-------- DATA TO EXAMINE

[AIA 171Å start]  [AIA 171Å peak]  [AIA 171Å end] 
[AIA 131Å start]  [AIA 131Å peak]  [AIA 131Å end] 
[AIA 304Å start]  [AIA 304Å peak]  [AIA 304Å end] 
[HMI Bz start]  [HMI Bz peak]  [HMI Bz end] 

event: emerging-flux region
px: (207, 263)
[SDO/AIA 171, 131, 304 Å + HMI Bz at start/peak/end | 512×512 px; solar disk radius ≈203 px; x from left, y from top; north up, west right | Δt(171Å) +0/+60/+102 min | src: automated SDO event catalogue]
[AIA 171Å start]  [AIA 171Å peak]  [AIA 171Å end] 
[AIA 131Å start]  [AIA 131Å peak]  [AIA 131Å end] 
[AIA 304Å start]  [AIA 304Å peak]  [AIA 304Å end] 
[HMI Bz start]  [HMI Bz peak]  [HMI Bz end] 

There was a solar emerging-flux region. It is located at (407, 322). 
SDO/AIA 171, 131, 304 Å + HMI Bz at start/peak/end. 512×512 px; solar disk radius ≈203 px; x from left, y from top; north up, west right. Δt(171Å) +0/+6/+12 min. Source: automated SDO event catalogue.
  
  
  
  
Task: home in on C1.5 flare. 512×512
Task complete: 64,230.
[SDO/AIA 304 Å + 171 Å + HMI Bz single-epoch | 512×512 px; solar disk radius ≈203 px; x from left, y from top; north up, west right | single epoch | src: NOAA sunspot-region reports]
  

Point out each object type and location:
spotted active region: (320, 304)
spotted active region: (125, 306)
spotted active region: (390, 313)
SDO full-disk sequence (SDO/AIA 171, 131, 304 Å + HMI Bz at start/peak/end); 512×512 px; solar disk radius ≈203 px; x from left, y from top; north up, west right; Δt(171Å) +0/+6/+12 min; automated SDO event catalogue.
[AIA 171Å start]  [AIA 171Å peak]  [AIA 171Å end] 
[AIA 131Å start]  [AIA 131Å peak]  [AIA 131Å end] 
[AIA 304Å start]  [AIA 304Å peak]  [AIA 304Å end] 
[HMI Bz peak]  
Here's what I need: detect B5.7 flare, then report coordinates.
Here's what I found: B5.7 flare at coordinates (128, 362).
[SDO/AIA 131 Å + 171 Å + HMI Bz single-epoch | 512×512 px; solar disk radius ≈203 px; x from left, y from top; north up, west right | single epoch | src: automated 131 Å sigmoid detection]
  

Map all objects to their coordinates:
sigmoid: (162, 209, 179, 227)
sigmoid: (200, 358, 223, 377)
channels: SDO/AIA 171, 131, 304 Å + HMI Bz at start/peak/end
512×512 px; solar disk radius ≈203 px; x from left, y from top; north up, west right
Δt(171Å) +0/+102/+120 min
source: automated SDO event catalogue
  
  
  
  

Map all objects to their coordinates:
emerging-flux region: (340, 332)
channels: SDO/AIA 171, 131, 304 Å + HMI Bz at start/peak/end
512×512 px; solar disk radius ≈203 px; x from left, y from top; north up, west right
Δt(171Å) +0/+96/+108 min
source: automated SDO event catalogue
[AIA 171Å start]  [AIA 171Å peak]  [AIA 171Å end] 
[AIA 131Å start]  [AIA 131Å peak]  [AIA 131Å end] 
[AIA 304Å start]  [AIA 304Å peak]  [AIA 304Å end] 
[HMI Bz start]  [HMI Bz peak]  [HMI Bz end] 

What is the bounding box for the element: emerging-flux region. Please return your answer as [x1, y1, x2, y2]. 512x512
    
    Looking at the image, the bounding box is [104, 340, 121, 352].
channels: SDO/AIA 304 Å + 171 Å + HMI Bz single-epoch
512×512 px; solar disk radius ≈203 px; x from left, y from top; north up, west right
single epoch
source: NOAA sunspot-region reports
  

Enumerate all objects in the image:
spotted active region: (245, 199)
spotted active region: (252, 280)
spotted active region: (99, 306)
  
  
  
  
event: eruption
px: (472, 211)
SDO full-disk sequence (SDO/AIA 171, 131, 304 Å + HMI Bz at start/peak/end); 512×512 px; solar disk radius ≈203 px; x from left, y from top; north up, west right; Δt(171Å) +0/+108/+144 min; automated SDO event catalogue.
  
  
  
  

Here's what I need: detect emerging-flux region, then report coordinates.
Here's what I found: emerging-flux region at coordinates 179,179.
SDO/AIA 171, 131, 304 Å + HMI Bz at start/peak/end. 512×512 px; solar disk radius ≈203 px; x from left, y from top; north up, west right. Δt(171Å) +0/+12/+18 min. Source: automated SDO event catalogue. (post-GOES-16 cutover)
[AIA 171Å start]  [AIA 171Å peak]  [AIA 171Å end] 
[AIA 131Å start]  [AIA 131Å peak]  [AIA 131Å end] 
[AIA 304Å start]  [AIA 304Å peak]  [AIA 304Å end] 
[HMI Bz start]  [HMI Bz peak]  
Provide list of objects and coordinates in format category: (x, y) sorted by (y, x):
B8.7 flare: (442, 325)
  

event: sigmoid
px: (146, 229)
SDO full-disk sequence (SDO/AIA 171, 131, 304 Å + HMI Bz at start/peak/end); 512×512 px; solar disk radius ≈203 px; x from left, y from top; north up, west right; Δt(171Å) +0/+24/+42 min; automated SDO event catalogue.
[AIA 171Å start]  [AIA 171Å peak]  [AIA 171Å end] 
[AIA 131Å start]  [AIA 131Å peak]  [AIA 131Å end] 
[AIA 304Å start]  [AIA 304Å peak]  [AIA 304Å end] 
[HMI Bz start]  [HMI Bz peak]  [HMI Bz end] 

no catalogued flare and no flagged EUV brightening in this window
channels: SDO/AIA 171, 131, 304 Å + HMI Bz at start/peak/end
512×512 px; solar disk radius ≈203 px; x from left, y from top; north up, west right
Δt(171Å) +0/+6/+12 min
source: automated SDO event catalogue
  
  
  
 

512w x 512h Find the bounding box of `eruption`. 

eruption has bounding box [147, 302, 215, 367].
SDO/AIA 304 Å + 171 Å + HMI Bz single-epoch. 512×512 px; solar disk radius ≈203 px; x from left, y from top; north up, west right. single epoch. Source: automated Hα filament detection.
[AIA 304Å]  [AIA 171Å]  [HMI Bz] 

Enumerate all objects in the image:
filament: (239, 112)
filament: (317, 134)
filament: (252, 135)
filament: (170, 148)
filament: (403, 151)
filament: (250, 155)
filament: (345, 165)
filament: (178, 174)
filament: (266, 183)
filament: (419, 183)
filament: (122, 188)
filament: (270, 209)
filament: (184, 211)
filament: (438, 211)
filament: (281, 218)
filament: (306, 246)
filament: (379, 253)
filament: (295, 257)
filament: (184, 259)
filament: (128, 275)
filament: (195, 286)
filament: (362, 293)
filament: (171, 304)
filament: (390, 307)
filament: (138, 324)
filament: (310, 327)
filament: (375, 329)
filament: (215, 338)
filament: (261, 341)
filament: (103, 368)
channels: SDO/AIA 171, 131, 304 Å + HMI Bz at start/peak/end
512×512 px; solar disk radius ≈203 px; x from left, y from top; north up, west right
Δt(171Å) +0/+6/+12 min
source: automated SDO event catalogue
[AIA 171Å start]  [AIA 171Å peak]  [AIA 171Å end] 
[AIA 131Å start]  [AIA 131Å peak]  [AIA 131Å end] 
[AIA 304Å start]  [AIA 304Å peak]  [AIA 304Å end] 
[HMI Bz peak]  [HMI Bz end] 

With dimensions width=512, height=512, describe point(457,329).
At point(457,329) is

----------------

• **ABOUT THIS EXERCISE**: Your answer should consist of the lines from the line with "Δt(171Å) +0/+96/+108 min" to the line with "Here's what I found: emerging-flux" above, repeated exactly, both ends included.

• **YOUR SOLUTION**:
Δt(171Å) +0/+96/+108 min
source: automated SDO event catalogue
[AIA 171Å start]  [AIA 171Å peak]  [AIA 171Å end] 
[AIA 131Å start]  [AIA 131Å peak]  [AIA 131Å end] 
[AIA 304Å start]  [AIA 304Å peak]  [AIA 304Å end] 
[HMI Bz start]  [HMI Bz peak]  [HMI Bz end] 

What is the bounding box for the element: emerging-flux region. Please return your answer as [x1, y1, x2, y2]. 512x512
    
    Looking at the image, the bounding box is [104, 340, 121, 352].
channels: SDO/AIA 304 Å + 171 Å + HMI Bz single-epoch
512×512 px; solar disk radius ≈203 px; x from left, y from top; north up, west right
single epoch
source: NOAA sunspot-region reports
  

Enumerate all objects in the image:
spotted active region: (245, 199)
spotted active region: (252, 280)
spotted active region: (99, 306)
  
  
  
  
event: eruption
px: (472, 211)
SDO full-disk sequence (SDO/AIA 171, 131, 304 Å + HMI Bz at start/peak/end); 512×512 px; solar disk radius ≈203 px; x from left, y from top; north up, west right; Δt(171Å) +0/+108/+144 min; automated SDO event catalogue.
  
  
  
  

Here's what I need: detect emerging-flux region, then report coordinates.
Here's what I found: emerging-flux region at coordinates 179,179.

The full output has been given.